I will take scissors
and cut out the beggar.”
Anne Sexton
Turning back to face trauma in our own history and writing about it can be an emotionally tiring task. I must believe that I am not the only one who encounters a plurality while writing about personal trauma. There are many parts of me in conflict while writing on this subject. The one holding on to loss after all of these years. He is the one who goes asleep drunk and crying. But there is the me who wants to cut him out and move forward by looking people in the eyes. Both are at play while writing, for me. Part of this is due to a need to be honest/vulnerable/open to some difficult realities on motive and all that guilt, while offering a reader some form of transformation. How far down the unlit hallway do I enter?
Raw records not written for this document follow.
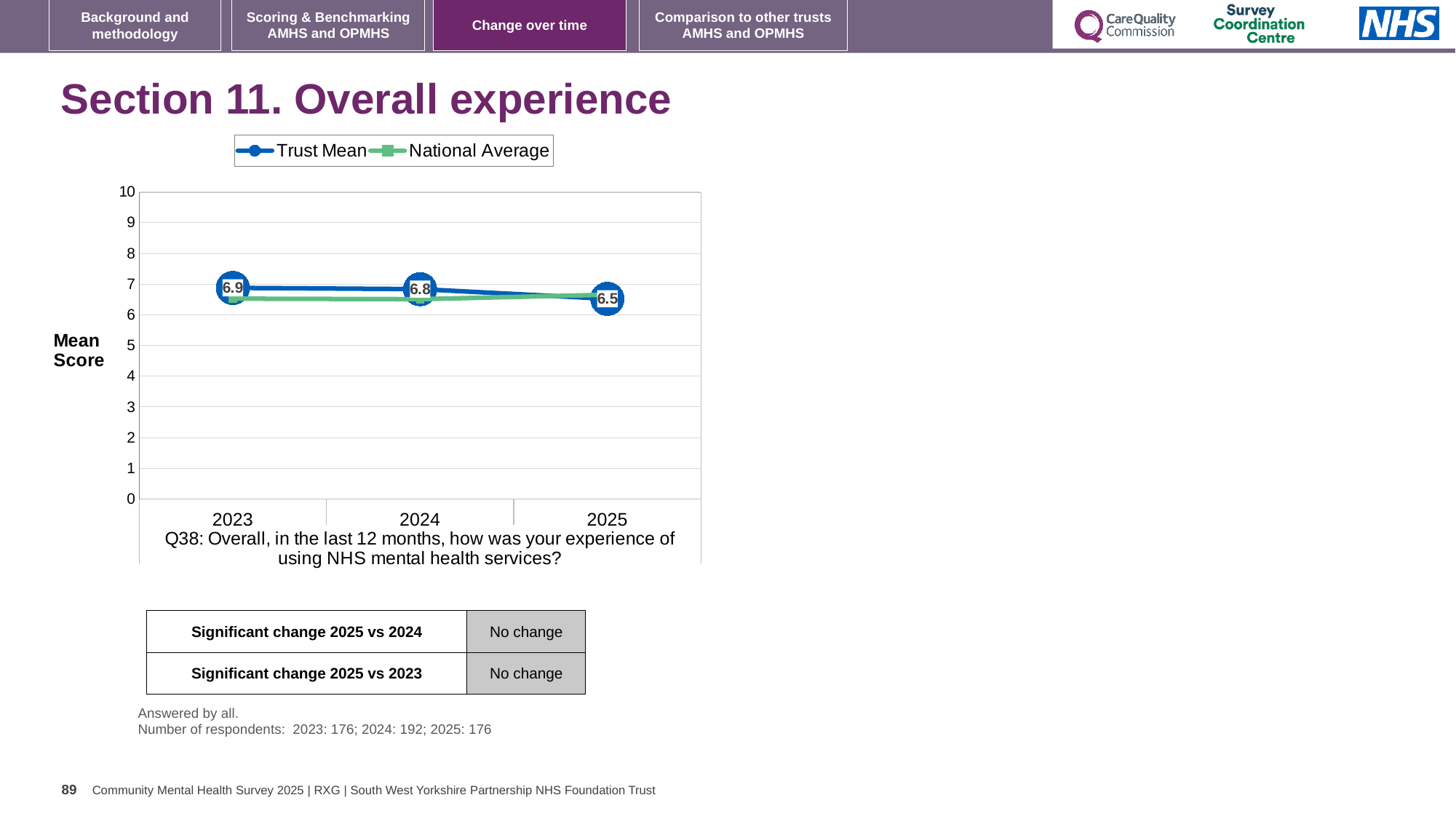
How many years are plotted on the x axis? 3 Does the Trust Mean rise or fall from 2023 to 2025? Fall How many series does the legend list? 2 In which year is the Trust Mean highest? 2023 What is the Trust Mean value for 2025? 6.5 What is the Trust Mean value for 2023? 6.9 What is the difference between the Trust Mean in 2023 and in 2025? 0.4 Which year has the larger Trust Mean, 2024 or 2025? 2024 Is the Trust Mean value for 2024 greater or less than 8? less What kind of chart is shown on the slide? Line chart In which year is the Trust Mean lowest? 2025 Is the National Average value for 2023 greater or less than 5? greater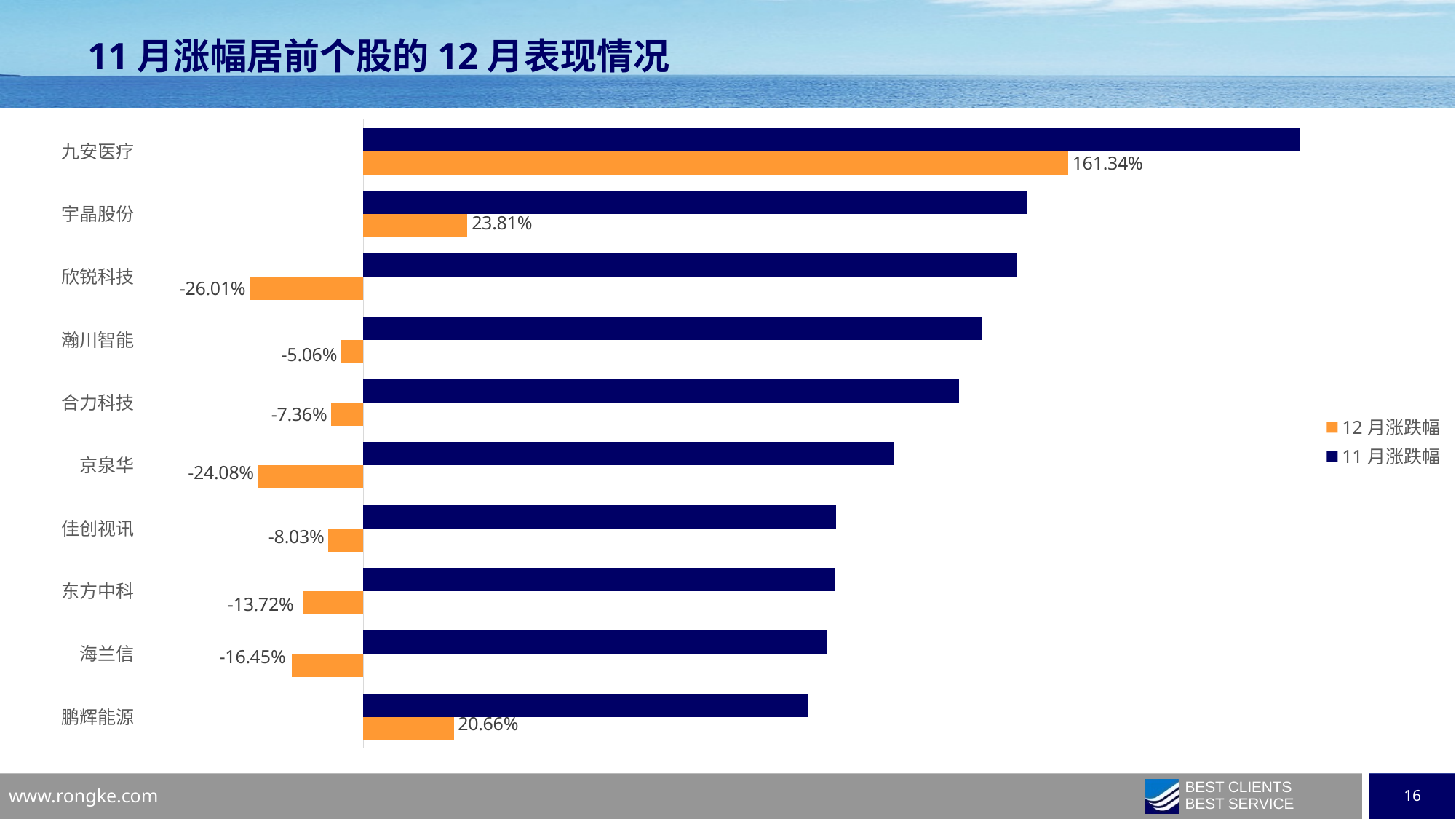
Which stock has the longest 11 月涨跌幅 bar? 九安医疗 What is the 12 月涨跌幅 value for 东方中科? -13.72% Which stock has the highest 12 月涨跌幅? 九安医疗 What is the 12 月涨跌幅 value for 欣锐科技? -26.01% How many series does the legend list? 2 What is the 12 月涨跌幅 value for 九安医疗? 161.34% What is the difference between the 12 月涨跌幅 of 宇晶股份 and 鹏辉能源? 3.15 percentage points What is the 12 月涨跌幅 value for 鹏辉能源? 20.66% Which has the larger 12 月涨跌幅, 京泉华 or 海兰信? 海兰信 Which stock has the shortest 11 月涨跌幅 bar? 鹏辉能源 Which stock has the lowest 12 月涨跌幅? 欣锐科技 How many stocks are shown in the chart? 10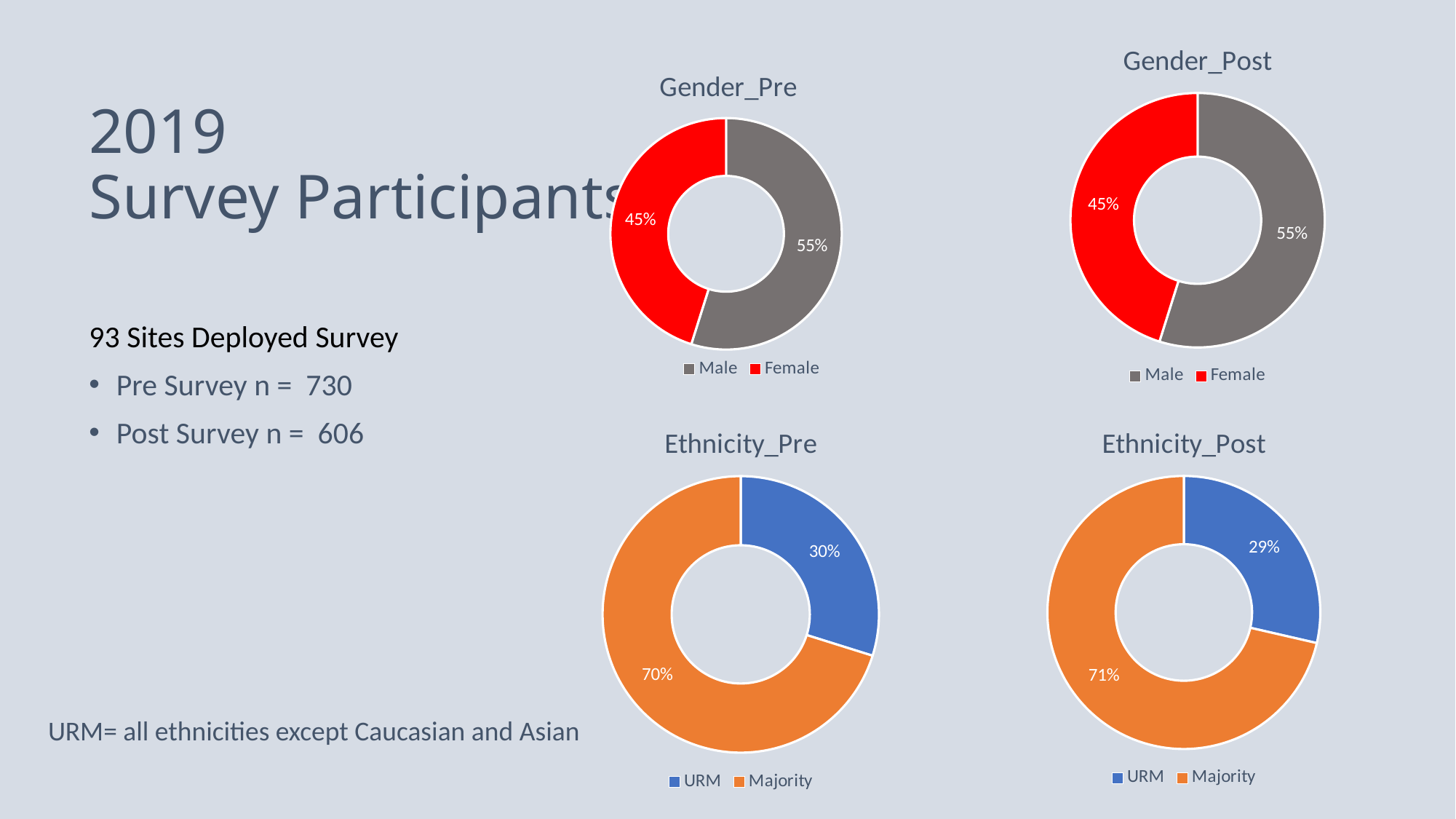
In the Gender_Pre chart, which is larger, Male or Female? Male In the Ethnicity_Pre chart, what percentage is URM? 30% In the Ethnicity_Post chart, what percentage is Majority? 71% In the Gender_Pre chart, what percentage is Male? 55% In the Ethnicity_Post chart, what percentage is URM? 29% In the Gender_Pre chart, what percentage is Female? 45% In the Ethnicity_Pre chart, which category has the largest share? Majority What type of chart is the Ethnicity_Post chart? Doughnut chart How many categories does the legend of the Gender_Post chart list? 2 In the Ethnicity_Pre chart, what is the difference between the Majority and URM shares? 40% In the Gender_Post chart, which category has the smaller share? Female In the Gender_Post chart, what percentage is Female? 45%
Below are some of the loudest parts of me while writing about trauma.
Guidelines (italics are my poetry)
1) Avoid placing stones in your dress before you begin your float down the river of dark memories.
1.5) But, put artifacts around you- stones disguised as familiar familial gems.
Now hair hangs on me like your absence
I mold further into you the closer I get to your suicide-age
Shag carpeting in a twenty year old double-wide.
2) Don’t place your head in the oven while cooking up a few ghosts.
2.5) Or do just that and singe your hairs, live dangerously and write about the darkest corners of your mind’s castle.
and
I think of the fragments of many loved ones
their guns wedged deep into the crevices of my body
and my history
3) Be cautious not to put on your momma’s fur coat then asphyxiate yourself on fumes of riddled history(ies)
3.5) But wear one of her dresses, spritz her old perfume then dance and write, damn it!
…pretending to sleep when mom’s drunken rants began
holding her head in place during seizures—
dodging her biting teeth to pull out a lit cigarette.
4) Do not use the suicide(s) of others as code to an escape route.
4.5) Write yourself a bridge or a boat toward understanding their reason.
The direction of the bullet
is front to back,
downward,
and slightly right to left.
5) Perhaps the only advice is to hang out the window where the trauma happened but tie yourself to something/someone first. 😉
Randy Shinn holds an MFA in Creative Writing from Goddard College. He recently completed a creative thesis on the loss of his parents, suicide, and queer identity. His work has appeared in OCHO, Trillium, Bricolage, in rejection letters, and online. Randy works as a tour guide in Alaska and travels for half of the year.
Thank you for sharing this, Randy. Recently I have been getting in touch with my deepest fears regarding writing about traumatic events. I know now why I now speak so fast. I fear interruption, because that’s what THEY did. I repeat myself over and over, fearing I wasn’t heard the first time, since THEY never listened. I fear being accused of perceiving incorrectly or being outright delusional, so I back up every single thing I say with, “Others feel this way, too. ” or, “Others have been through this.” I got tired of being slammed down, unfriended, blocked, not responded to, or outright dismissed, such as, “That was in the past, so what’s the big deal?” or, “Just get over it.” Then someone has the nerve to point out that I am on the defensive. Frankly, I think anyone would be, given the circumstances. This ain’t a moral issue. If there’s no time limit to grief, then there’s no time limit to getting over a trauma, either.
Beautiful, engaging, and honest as always!